Как попал я в знатоки липизанской породы, о том я мог только догадываться путем следующих умозаключений. «Король» хотел доставить удовольствие своей дочери. А дочь сообщила отцу, что у ее любимого профессора есть знакомый из Москвы, который знает… Что знает? Приятель мой видел у меня книгу о липизанах, которую подарил мне Сноу. Тут, вероятно, и произошел разрыв в информационной цепи. А «король» был доверчив в отношении ко всему, что исходило от единственной дочери. Например, как всякий американец с деньгами, был он человеком партийным, и когда его партия, при его финансовой поддержке, взяла верх на президентских выборах, то ему было предоставлено почетное место в праздничной колонне, сопровождающей вновь избранного Президента на пути из Конгресса в Белый Дом. У американцев, коренных, «породистых», настоящих, а не только по паспорту, есть давняя традиция заниматься исключительно своим делом, а если дело не твое, но все же надо им заняться, то, не тратя попусту ни времени, ни мозгов, попроси помощи у понимающих в не твоем деле. И вот по настоянию всё той же любимой дочери «король» обратился к ее любимому профессору за советом: как обозначить ему свое присутствие в красочной колонне? В результате в президентском параде участвовала смена липизанов, причем, гарцевали на них, кажется, всадники в шлемах, как у бойцов Первой Конной, буденновках, специально сшитых ради такого случая. Удивительно ли, что у того же «короля» я оказался в гостях как эксперт по коневодству?
У меня за плечами был уже не один десяток лет наблюдений за тем, как ведут себя при осмотре лошадей настоящие знатоки, так что бессловесная часть роли гоголевского «ревизора» мне, возможно, даже и удалась. В сопровождении всего «королевского» конюшенного штата я прошел по конюшням, где стояло триста голов нарядных, массивных коней, точно таких, что носили австрийского императора в рыцарских доспехах, когда изъявлял он желание принять участие в турнирах. Масть у липизанов преимущественно серая, и я, бросив взгляд на типичный очередной экземпляр, устремлялся дальше, но если попадались рыжие, а также гнедые, то я останавливался и мой взгляд становился еще пристальнее. От меня ждали и замечаний, но, лишь качнув головой, я двигался дальше. Был один вороной, к нему я зашел в денник и взял его за правое копыто (так делал мистер Форбс). Сопровождающие нагнулись вместе со мной, вновь ожидая замечаний. Я же только еще значительнее качнул головой и двинулся дальше, не пропустив ни одного денника. Но время затянувшейся сценической паузы в конце концов истекло…

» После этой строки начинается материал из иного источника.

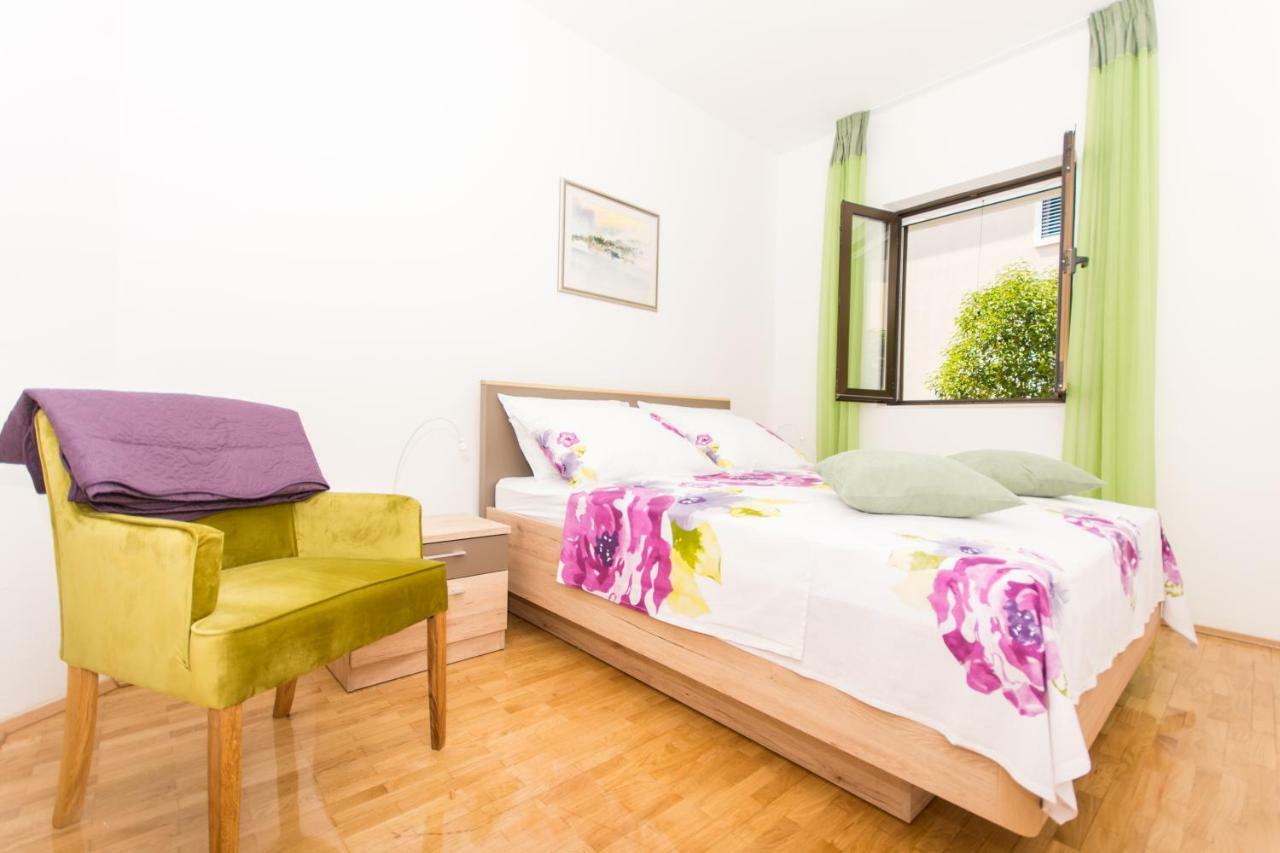 Holiday home Ruzmarin Trogir Zewnętrze zdjęcie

О, как знакомы мне были эти обращенные ко мне лица, хотя видел я их впервые в жизни: «королевские» конюхи, тренеры – если бы мою речь прослушали точно такие же коммунистические конники там, далеко-далеко, по другую сторону океана, они бы умерли – со смеха, а мои американские слушатели, из вежливости, лишь смущенно опустили глаза. Прямо на меня был устремлен один-единственный взгляд. Так смотрели на Турбина мои сокурсницы, а на мою долю, судя по глазам моей американской молоденькой слушательницы, досталось отраженное пламя восторга, возженного речами моего прогрессивного приятеля.
Хочу надеяться, что произнесенный мной монолог остался никак не записанным. Но произнес я его, вспоминая все того же Владимира Николаевича Турбина. Пламенно и непонятно – такими у меня в памяти остались его лекции, а также мой собственный ответ ему на экзамене. Отвечая Владимиру Николаевичу, я, подражая ему, говорил горячо и – не отдавал себе отчета в том, что говорю. Проще сказать, сам себя не понимал, а Турбин поставил мне «отлично».
– Что ж, – после меня взял слово сталелитейный «король»-коневод, – после всего, что мы сейчас услышали, будем ли мы топтаться на месте или же пойдем вперед?
Конюшенные работники так и сидели с глазами опущенными долу, а во взгляде дочери читалось: «Вперед!».
На обратном пути, делая пересадку в том же аэропорту, крупнейшем перевалочном пункте, я каждый раз вздрагивал, если раздавалось объявление по радио: не меня ли вызывают? «Королю» я отправил открытку с признательностью за гостеприимство и получил ответ: «Жаль, не дали знать, что будете в наших краях. Я бы опять пригласил Вас выступить».